On his return from a visit to Pakistan-administered Kashmir last week, the ICRC's president, Jakob Kellenberger, has said that the organization will remain committed to helping the victims of the earthquake disaster.

After a week-long visit to ICRC operations in Pakistan-administered Kashmir, Mr Kellenberger said he'd been struck by the scale of the destruction but said the ICRC was concentrating now on what could be done to save lives rather than logistical obstacles.
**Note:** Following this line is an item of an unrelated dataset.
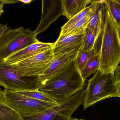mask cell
I'll return each mask as SVG.
<instances>
[{"label":"cell","instance_id":"cell-29","mask_svg":"<svg viewBox=\"0 0 120 120\" xmlns=\"http://www.w3.org/2000/svg\"><path fill=\"white\" fill-rule=\"evenodd\" d=\"M71 120H83V119H77V118H71Z\"/></svg>","mask_w":120,"mask_h":120},{"label":"cell","instance_id":"cell-19","mask_svg":"<svg viewBox=\"0 0 120 120\" xmlns=\"http://www.w3.org/2000/svg\"><path fill=\"white\" fill-rule=\"evenodd\" d=\"M118 29L120 28V1L106 0L105 3Z\"/></svg>","mask_w":120,"mask_h":120},{"label":"cell","instance_id":"cell-9","mask_svg":"<svg viewBox=\"0 0 120 120\" xmlns=\"http://www.w3.org/2000/svg\"><path fill=\"white\" fill-rule=\"evenodd\" d=\"M40 22L34 31L36 36L42 34L62 15V0H43Z\"/></svg>","mask_w":120,"mask_h":120},{"label":"cell","instance_id":"cell-10","mask_svg":"<svg viewBox=\"0 0 120 120\" xmlns=\"http://www.w3.org/2000/svg\"><path fill=\"white\" fill-rule=\"evenodd\" d=\"M82 46L83 45L65 54L54 56L50 66L44 74L39 77V85L65 70L73 61L76 60Z\"/></svg>","mask_w":120,"mask_h":120},{"label":"cell","instance_id":"cell-17","mask_svg":"<svg viewBox=\"0 0 120 120\" xmlns=\"http://www.w3.org/2000/svg\"><path fill=\"white\" fill-rule=\"evenodd\" d=\"M91 17V16L87 17L79 20L68 29L64 31H61L59 36L73 35L84 32Z\"/></svg>","mask_w":120,"mask_h":120},{"label":"cell","instance_id":"cell-24","mask_svg":"<svg viewBox=\"0 0 120 120\" xmlns=\"http://www.w3.org/2000/svg\"><path fill=\"white\" fill-rule=\"evenodd\" d=\"M8 28L7 25H4L3 24L0 23V39L2 37L4 33L5 32Z\"/></svg>","mask_w":120,"mask_h":120},{"label":"cell","instance_id":"cell-21","mask_svg":"<svg viewBox=\"0 0 120 120\" xmlns=\"http://www.w3.org/2000/svg\"><path fill=\"white\" fill-rule=\"evenodd\" d=\"M96 44V39L91 32L86 28L84 31L82 50L85 51L94 50Z\"/></svg>","mask_w":120,"mask_h":120},{"label":"cell","instance_id":"cell-6","mask_svg":"<svg viewBox=\"0 0 120 120\" xmlns=\"http://www.w3.org/2000/svg\"><path fill=\"white\" fill-rule=\"evenodd\" d=\"M85 90L77 93L57 105L27 117L24 120H71L73 114L83 104Z\"/></svg>","mask_w":120,"mask_h":120},{"label":"cell","instance_id":"cell-13","mask_svg":"<svg viewBox=\"0 0 120 120\" xmlns=\"http://www.w3.org/2000/svg\"><path fill=\"white\" fill-rule=\"evenodd\" d=\"M105 3L101 4L96 12L91 16L87 28L89 29L96 39V48L98 41L101 40L102 33L105 22Z\"/></svg>","mask_w":120,"mask_h":120},{"label":"cell","instance_id":"cell-25","mask_svg":"<svg viewBox=\"0 0 120 120\" xmlns=\"http://www.w3.org/2000/svg\"><path fill=\"white\" fill-rule=\"evenodd\" d=\"M5 4V0H0V16L3 13V6Z\"/></svg>","mask_w":120,"mask_h":120},{"label":"cell","instance_id":"cell-15","mask_svg":"<svg viewBox=\"0 0 120 120\" xmlns=\"http://www.w3.org/2000/svg\"><path fill=\"white\" fill-rule=\"evenodd\" d=\"M106 0H92L90 5L87 6L83 10L77 14L68 21L61 27V31H63L68 29L75 23L87 17L92 16L96 12L101 4L104 3Z\"/></svg>","mask_w":120,"mask_h":120},{"label":"cell","instance_id":"cell-16","mask_svg":"<svg viewBox=\"0 0 120 120\" xmlns=\"http://www.w3.org/2000/svg\"><path fill=\"white\" fill-rule=\"evenodd\" d=\"M100 61L99 51L92 56L88 60L85 65L80 70L81 75L85 80L99 70Z\"/></svg>","mask_w":120,"mask_h":120},{"label":"cell","instance_id":"cell-3","mask_svg":"<svg viewBox=\"0 0 120 120\" xmlns=\"http://www.w3.org/2000/svg\"><path fill=\"white\" fill-rule=\"evenodd\" d=\"M117 84L115 74L102 73L98 70L85 90L84 110L104 99L119 97Z\"/></svg>","mask_w":120,"mask_h":120},{"label":"cell","instance_id":"cell-26","mask_svg":"<svg viewBox=\"0 0 120 120\" xmlns=\"http://www.w3.org/2000/svg\"><path fill=\"white\" fill-rule=\"evenodd\" d=\"M4 102L3 95V91L1 90L0 87V103Z\"/></svg>","mask_w":120,"mask_h":120},{"label":"cell","instance_id":"cell-1","mask_svg":"<svg viewBox=\"0 0 120 120\" xmlns=\"http://www.w3.org/2000/svg\"><path fill=\"white\" fill-rule=\"evenodd\" d=\"M85 85V80L76 60L65 70L39 85L38 90L59 104L84 90Z\"/></svg>","mask_w":120,"mask_h":120},{"label":"cell","instance_id":"cell-4","mask_svg":"<svg viewBox=\"0 0 120 120\" xmlns=\"http://www.w3.org/2000/svg\"><path fill=\"white\" fill-rule=\"evenodd\" d=\"M39 41L34 31L29 29L8 27L0 39V62Z\"/></svg>","mask_w":120,"mask_h":120},{"label":"cell","instance_id":"cell-27","mask_svg":"<svg viewBox=\"0 0 120 120\" xmlns=\"http://www.w3.org/2000/svg\"><path fill=\"white\" fill-rule=\"evenodd\" d=\"M19 1H20V2H22V3H23L24 4H29L30 3H31L33 1V0H19Z\"/></svg>","mask_w":120,"mask_h":120},{"label":"cell","instance_id":"cell-30","mask_svg":"<svg viewBox=\"0 0 120 120\" xmlns=\"http://www.w3.org/2000/svg\"><path fill=\"white\" fill-rule=\"evenodd\" d=\"M118 32H119V36H120V29H118Z\"/></svg>","mask_w":120,"mask_h":120},{"label":"cell","instance_id":"cell-20","mask_svg":"<svg viewBox=\"0 0 120 120\" xmlns=\"http://www.w3.org/2000/svg\"><path fill=\"white\" fill-rule=\"evenodd\" d=\"M18 93L29 97L34 99L48 102V103H57L55 101L50 97L46 95L43 92L38 90L32 91H15ZM58 104V103H57Z\"/></svg>","mask_w":120,"mask_h":120},{"label":"cell","instance_id":"cell-8","mask_svg":"<svg viewBox=\"0 0 120 120\" xmlns=\"http://www.w3.org/2000/svg\"><path fill=\"white\" fill-rule=\"evenodd\" d=\"M39 77H22L0 62V86L14 91L38 90Z\"/></svg>","mask_w":120,"mask_h":120},{"label":"cell","instance_id":"cell-14","mask_svg":"<svg viewBox=\"0 0 120 120\" xmlns=\"http://www.w3.org/2000/svg\"><path fill=\"white\" fill-rule=\"evenodd\" d=\"M92 1L91 0H62V15L70 19L84 10Z\"/></svg>","mask_w":120,"mask_h":120},{"label":"cell","instance_id":"cell-5","mask_svg":"<svg viewBox=\"0 0 120 120\" xmlns=\"http://www.w3.org/2000/svg\"><path fill=\"white\" fill-rule=\"evenodd\" d=\"M3 95L4 102L23 118L30 117L58 104L38 101L6 89L3 91Z\"/></svg>","mask_w":120,"mask_h":120},{"label":"cell","instance_id":"cell-22","mask_svg":"<svg viewBox=\"0 0 120 120\" xmlns=\"http://www.w3.org/2000/svg\"><path fill=\"white\" fill-rule=\"evenodd\" d=\"M95 54L94 50L85 51L81 49L76 59L78 65L80 70L85 65L89 58Z\"/></svg>","mask_w":120,"mask_h":120},{"label":"cell","instance_id":"cell-12","mask_svg":"<svg viewBox=\"0 0 120 120\" xmlns=\"http://www.w3.org/2000/svg\"><path fill=\"white\" fill-rule=\"evenodd\" d=\"M84 32L68 36H59L53 43L52 50L54 56L65 54L82 46L84 42Z\"/></svg>","mask_w":120,"mask_h":120},{"label":"cell","instance_id":"cell-7","mask_svg":"<svg viewBox=\"0 0 120 120\" xmlns=\"http://www.w3.org/2000/svg\"><path fill=\"white\" fill-rule=\"evenodd\" d=\"M53 58L52 49L8 66L22 77H40L45 73Z\"/></svg>","mask_w":120,"mask_h":120},{"label":"cell","instance_id":"cell-28","mask_svg":"<svg viewBox=\"0 0 120 120\" xmlns=\"http://www.w3.org/2000/svg\"><path fill=\"white\" fill-rule=\"evenodd\" d=\"M117 88L119 97H120V82H117Z\"/></svg>","mask_w":120,"mask_h":120},{"label":"cell","instance_id":"cell-23","mask_svg":"<svg viewBox=\"0 0 120 120\" xmlns=\"http://www.w3.org/2000/svg\"><path fill=\"white\" fill-rule=\"evenodd\" d=\"M115 75L117 82H120V64L116 70Z\"/></svg>","mask_w":120,"mask_h":120},{"label":"cell","instance_id":"cell-11","mask_svg":"<svg viewBox=\"0 0 120 120\" xmlns=\"http://www.w3.org/2000/svg\"><path fill=\"white\" fill-rule=\"evenodd\" d=\"M53 44V43L39 41L13 54L1 62L5 66H10L35 55L52 49Z\"/></svg>","mask_w":120,"mask_h":120},{"label":"cell","instance_id":"cell-18","mask_svg":"<svg viewBox=\"0 0 120 120\" xmlns=\"http://www.w3.org/2000/svg\"><path fill=\"white\" fill-rule=\"evenodd\" d=\"M0 120H24L19 112L4 102L0 103Z\"/></svg>","mask_w":120,"mask_h":120},{"label":"cell","instance_id":"cell-2","mask_svg":"<svg viewBox=\"0 0 120 120\" xmlns=\"http://www.w3.org/2000/svg\"><path fill=\"white\" fill-rule=\"evenodd\" d=\"M105 5V22L101 40L99 70L102 73L115 74L120 63V39L118 28Z\"/></svg>","mask_w":120,"mask_h":120}]
</instances>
  ©ICRC/F. Clarke/pk-e-00178    
  Muzaffarabad. The ICRC's president, Jakob Kellenbeger, visiting the ICRC's field hospital.02.11.05 
    As he spoke at a press briefing at the ICRC's Geneva headquarters, the ICRC had already delivered more than 700 tonnes of material to the affected areas.
Mr Kellenberger said he'd been happy to be able to visit ICRC operations in remote villages and witness relief and distribution efforts. He paid tribute to the courage and resilience of local populations.
He also emphasized the organization's commitment to helping the victims of the catastrophe through the coming winter and beyond. This would include the eventual opening of an orthopaedic clinic in Muzaffarabad.
He said that Pakistan next year would be the ICRC's second biggest operation after Sudan. It is the biggest ever ICRC operation in the framework of a natural disaster.
" It is clear that if you have the necessary commitment and means you can achieve meaningful action, " said Mr Kellenberger.

 An integrated approach  

He said that the ICRC's integrated assistance approach had already helped more than 50,000 people. It is a comprehensive response that addresses all the needs of victims of a conflict or natural catastrophe.
In this context, it includes the deployment of a fleet of seven helicopters, shortly to be increased to ten, to transport relief materials such as shelter and food into remote villages and then using the empty aircraft to transport the severely injured to the 120-bed ICRC field hospital in Muzaffarabad.
" This ensures that every time a helicopter flies, it is useful, " said the president.
Mobile health units are treating the less seriously hurt on the ground.
Coordination with the Pakistan Red Crescent, the International Federation of Red Cross and Red Crescent Societ ies and participating national societies is also an important element of the operation, he said.
At the end of last week, the ICRC already increased the number of people it aims to support to 200,000 people in place of the 150,000 originally announced. It hopes that as many people as possible can be helped in their own villages, preventing the need for them to leave their homes. See bulletin 21 for the latest report on ICRC activities in the field.

 Helping amputees  

During the press conference, Mr Kellenberger also spoke of his meeting with Pakistan's president, General Pervez Musharraf.
He said that Mr Musharraf approved of ICRC operations until now and expressed his hope that the ICRC would be active not only in the emergency phase of the response but also in the phase of rehabilitation.
During their talks, the ICRC's president said Mr Musharraf was particularly concerned about the number of people who had lost limbs because of the earthquake. Mr Kellenberger said the organization planned to use its considerable experience in the field of orthopaedics by opening a specialized clinic that would complement its existing medical infrastructure in Muzaffarabad.


Questioned about the ICRC's role on the other side of the Line of Control, Mr Kellenberger said the ICRC was playing a considerable role by supporting the Indian Red Cross in its response to the disaster.